Every night, at bedtime, I gather Seven into my arms, and we wander towards Younger sprawled on the sofa.

“Tell the brother ‘good night,’ ” I instruct both of them.

“Night,” Younger obediently replies.

Seven doesn’t actually speak, as he is a cat, but he tolerates me lowering him towards Younger and he allows Younger swiping a hand over his black fur. Then the two of us disappear up the stairs and into the bedroom, where, once I make it into bed, Seven sprawls across my chest, just beneath my chin, and dares my husband to protest.

But in the mornings, recently,  Seven has veered from our routine and has decided not to follow me into the bathroom to calmly — or not so calmly — wait until I finish my shower before I release him from the house. Now, once I hit the bathroom door, he focuses on my husband.

Instead, he pounces on my husband’s feet. Mom is up. Time to get up. My husband then scoots across the bed in a bid for a few more minutes of sleep, but undeterred Seven paws at my husband’s face and hair. Mom is up. Time to get up. Come on, come on. Time to get up. Mom is up.  He will then add claws to his urging.  Come on, come on. Mom is up.

To-do list >>
- A) In the passage about Seven, what does Seven do to the husband's feet once the bathroom door is reached?
- B) Please copy the passage about Seven word for word from "Every night, at" to "husband to protest.".
The rows that come next aren't needed.

Excerpted records >>
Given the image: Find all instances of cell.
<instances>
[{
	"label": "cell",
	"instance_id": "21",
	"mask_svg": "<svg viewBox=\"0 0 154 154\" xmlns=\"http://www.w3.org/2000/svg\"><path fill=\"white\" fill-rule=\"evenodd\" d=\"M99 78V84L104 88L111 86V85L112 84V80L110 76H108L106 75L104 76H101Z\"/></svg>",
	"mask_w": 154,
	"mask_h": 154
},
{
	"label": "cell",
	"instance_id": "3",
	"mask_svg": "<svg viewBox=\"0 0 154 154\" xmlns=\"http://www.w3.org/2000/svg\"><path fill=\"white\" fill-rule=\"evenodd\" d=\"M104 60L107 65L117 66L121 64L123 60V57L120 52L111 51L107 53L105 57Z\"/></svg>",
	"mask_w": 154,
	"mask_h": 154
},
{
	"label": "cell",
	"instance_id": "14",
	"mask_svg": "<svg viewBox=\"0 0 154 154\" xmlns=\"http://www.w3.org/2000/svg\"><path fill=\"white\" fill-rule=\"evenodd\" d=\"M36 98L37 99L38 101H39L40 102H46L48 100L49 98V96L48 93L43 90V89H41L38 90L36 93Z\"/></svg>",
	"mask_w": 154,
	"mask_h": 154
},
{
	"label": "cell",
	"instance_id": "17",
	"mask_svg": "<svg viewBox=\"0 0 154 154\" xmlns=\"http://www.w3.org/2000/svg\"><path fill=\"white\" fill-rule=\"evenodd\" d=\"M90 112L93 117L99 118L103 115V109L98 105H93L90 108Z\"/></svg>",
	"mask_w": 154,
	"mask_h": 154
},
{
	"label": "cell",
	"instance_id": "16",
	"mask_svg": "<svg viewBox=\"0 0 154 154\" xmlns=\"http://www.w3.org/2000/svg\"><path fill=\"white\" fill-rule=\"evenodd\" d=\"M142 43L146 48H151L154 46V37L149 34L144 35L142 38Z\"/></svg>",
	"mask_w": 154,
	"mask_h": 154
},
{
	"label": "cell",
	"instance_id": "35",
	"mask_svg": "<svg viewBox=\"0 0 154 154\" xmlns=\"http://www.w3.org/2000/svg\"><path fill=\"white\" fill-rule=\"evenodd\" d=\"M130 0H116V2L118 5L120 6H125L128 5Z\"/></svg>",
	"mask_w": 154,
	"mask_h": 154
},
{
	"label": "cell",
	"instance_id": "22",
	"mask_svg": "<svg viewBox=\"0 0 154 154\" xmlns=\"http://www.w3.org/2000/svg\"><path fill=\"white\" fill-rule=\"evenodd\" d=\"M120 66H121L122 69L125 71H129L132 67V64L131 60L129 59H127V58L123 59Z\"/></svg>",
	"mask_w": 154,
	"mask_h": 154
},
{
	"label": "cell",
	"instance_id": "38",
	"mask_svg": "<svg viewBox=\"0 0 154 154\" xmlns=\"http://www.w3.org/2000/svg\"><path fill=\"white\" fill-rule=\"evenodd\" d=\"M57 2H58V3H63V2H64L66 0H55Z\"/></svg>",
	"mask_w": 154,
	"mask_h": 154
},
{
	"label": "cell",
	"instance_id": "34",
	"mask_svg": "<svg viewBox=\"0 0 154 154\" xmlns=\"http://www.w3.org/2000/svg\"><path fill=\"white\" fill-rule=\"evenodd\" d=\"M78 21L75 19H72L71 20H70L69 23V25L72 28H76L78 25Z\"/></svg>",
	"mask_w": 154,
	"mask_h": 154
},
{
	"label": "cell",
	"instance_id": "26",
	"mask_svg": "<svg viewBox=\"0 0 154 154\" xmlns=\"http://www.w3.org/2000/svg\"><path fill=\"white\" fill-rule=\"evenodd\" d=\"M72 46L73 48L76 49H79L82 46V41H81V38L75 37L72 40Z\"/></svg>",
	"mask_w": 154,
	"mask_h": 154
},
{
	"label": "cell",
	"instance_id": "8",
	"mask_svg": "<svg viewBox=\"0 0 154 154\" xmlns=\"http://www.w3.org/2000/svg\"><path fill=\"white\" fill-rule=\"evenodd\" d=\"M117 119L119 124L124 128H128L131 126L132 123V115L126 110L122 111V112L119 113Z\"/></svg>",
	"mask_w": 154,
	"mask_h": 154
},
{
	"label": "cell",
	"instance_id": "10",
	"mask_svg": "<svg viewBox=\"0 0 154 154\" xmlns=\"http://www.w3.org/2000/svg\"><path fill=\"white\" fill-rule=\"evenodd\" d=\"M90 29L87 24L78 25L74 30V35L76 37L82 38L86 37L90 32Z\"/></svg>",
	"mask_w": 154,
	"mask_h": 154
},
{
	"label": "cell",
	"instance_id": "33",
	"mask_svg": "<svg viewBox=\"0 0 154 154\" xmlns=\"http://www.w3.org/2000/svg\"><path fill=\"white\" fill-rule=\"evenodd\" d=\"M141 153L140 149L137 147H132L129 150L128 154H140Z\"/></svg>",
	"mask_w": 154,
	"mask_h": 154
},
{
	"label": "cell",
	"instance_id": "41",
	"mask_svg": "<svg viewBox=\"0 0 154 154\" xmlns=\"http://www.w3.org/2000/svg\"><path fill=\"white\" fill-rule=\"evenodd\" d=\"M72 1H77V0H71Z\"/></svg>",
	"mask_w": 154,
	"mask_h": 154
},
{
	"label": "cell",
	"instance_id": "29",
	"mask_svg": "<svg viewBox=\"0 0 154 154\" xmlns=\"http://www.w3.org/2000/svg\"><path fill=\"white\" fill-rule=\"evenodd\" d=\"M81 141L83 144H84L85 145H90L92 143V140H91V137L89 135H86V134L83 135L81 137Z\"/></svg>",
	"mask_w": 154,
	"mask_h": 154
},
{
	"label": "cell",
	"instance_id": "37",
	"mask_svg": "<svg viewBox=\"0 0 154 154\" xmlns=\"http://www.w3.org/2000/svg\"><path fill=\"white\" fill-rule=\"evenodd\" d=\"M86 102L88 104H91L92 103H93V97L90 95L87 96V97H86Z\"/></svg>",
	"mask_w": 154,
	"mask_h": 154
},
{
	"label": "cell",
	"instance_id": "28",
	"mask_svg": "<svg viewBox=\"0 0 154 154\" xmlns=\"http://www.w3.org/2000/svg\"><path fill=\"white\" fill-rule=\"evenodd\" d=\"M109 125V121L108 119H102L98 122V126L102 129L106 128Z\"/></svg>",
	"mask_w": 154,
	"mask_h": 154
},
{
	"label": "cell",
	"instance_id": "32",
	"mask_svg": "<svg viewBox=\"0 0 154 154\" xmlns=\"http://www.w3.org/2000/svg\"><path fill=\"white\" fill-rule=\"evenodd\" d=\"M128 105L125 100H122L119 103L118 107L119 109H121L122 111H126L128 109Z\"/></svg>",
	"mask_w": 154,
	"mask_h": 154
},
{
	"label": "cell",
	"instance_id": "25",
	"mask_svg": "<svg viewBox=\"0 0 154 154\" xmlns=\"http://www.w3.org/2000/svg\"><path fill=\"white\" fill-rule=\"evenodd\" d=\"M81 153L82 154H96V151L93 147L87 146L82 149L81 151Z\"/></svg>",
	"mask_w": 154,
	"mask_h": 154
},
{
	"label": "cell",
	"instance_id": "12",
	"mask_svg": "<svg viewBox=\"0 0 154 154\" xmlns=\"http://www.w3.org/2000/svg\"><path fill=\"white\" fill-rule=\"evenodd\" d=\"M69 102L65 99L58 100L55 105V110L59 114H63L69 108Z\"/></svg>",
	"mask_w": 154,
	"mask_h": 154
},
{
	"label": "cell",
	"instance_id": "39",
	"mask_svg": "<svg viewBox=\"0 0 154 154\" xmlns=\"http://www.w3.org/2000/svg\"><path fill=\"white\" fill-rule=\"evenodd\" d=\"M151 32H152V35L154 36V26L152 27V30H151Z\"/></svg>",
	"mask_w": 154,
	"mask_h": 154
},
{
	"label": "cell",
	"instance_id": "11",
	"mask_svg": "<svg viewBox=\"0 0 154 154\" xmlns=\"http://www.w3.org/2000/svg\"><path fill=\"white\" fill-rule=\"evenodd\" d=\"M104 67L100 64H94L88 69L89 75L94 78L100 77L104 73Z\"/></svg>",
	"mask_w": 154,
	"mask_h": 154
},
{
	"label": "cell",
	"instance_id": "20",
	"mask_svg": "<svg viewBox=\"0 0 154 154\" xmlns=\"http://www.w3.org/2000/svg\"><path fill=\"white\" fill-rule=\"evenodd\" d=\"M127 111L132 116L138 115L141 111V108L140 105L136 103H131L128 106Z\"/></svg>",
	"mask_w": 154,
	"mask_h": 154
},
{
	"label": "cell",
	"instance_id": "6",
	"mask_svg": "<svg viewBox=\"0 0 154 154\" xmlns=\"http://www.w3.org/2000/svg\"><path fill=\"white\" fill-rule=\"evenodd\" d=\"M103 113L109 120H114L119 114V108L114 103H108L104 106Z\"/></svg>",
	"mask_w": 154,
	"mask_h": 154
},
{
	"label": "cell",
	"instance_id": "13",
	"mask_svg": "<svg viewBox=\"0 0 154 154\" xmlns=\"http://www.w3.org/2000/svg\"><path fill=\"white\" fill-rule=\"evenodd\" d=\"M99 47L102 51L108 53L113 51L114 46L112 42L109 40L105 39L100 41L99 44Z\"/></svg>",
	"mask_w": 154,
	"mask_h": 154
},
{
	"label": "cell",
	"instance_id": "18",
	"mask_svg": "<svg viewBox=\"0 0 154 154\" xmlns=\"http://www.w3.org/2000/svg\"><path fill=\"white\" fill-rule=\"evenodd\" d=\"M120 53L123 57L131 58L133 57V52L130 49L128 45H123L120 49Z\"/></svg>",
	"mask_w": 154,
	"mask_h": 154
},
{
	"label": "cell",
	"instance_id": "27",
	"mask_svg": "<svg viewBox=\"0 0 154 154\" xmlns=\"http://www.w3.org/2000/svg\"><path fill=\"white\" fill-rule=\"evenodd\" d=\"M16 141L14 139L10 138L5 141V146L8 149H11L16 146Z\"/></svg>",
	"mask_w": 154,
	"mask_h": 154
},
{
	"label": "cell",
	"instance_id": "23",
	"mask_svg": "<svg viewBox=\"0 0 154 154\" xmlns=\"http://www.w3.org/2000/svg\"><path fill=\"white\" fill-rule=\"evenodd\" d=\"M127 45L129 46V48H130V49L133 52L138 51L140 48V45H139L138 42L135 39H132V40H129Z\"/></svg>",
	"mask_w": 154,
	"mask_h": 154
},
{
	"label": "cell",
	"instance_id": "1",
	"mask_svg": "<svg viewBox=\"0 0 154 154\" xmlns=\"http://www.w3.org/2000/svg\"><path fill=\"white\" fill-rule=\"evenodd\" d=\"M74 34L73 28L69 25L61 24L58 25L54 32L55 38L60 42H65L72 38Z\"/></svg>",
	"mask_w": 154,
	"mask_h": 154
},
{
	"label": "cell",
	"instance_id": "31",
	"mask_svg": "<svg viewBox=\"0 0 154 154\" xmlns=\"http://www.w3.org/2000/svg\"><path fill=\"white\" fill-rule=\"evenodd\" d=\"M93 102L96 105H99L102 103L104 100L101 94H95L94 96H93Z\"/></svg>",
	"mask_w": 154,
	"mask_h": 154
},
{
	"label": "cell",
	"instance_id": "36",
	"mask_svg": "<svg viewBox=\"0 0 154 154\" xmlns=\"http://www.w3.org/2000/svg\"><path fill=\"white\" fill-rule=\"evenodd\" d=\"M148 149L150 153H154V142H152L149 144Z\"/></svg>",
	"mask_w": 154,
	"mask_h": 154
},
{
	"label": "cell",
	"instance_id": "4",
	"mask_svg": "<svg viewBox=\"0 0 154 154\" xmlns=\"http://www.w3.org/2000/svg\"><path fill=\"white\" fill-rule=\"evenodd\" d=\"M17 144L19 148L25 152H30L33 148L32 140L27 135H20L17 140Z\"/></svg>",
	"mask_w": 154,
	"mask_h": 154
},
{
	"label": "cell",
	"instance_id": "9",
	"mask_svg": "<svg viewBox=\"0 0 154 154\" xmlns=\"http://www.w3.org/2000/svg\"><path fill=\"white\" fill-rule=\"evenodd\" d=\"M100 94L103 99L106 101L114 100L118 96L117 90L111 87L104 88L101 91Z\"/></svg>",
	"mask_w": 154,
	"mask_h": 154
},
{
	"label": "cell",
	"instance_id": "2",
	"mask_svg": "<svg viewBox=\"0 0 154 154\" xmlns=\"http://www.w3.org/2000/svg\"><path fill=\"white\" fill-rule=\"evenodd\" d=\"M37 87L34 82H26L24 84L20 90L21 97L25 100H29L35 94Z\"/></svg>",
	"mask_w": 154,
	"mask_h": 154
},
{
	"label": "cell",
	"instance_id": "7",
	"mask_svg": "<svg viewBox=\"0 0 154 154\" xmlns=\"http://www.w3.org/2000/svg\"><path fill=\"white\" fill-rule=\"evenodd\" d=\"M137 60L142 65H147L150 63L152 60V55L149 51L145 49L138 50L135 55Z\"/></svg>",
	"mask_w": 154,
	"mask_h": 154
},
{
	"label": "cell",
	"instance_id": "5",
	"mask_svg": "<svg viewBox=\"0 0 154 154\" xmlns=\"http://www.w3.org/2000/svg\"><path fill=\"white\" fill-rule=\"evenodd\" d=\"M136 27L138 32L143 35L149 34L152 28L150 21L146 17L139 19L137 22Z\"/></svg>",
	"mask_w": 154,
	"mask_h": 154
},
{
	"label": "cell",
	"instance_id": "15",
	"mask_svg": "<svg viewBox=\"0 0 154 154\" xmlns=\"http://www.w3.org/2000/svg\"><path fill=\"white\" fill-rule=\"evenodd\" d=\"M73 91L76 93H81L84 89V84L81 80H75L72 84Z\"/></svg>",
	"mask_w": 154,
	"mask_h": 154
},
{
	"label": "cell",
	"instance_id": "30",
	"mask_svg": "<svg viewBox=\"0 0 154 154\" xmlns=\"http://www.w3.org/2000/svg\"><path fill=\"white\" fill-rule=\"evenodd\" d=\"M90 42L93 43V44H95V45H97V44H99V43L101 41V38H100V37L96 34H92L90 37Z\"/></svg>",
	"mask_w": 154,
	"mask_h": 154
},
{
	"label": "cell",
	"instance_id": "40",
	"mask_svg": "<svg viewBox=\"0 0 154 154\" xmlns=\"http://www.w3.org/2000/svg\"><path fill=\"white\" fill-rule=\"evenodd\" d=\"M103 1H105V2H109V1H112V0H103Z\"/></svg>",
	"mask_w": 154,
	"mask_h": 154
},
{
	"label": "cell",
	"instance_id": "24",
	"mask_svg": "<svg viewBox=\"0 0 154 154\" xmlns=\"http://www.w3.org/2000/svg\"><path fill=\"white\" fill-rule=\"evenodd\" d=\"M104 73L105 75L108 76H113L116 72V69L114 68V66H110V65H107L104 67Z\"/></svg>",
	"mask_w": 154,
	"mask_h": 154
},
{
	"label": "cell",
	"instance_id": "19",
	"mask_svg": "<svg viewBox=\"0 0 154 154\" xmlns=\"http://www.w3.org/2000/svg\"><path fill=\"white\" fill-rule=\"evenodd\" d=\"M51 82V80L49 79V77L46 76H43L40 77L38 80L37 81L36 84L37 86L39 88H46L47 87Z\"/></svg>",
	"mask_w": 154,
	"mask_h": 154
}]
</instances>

Solutions per task >>
- A) He pounces on them.

- B)
Every night, at bedtime, I gather Seven into my arms, and we wander towards Younger sprawled on the sofa.

“Tell the brother ‘good night,’ ” I instruct both of them.

“Night,” Younger obediently replies.

Seven doesn’t actually speak, as he is a cat, but he tolerates me lowering him towards Younger and he allows Younger swiping a hand over his black fur. Then the two of us disappear up the stairs and into the bedroom, where, once I make it into bed, Seven sprawls across my chest, just beneath my chin, and dares my husband to protest.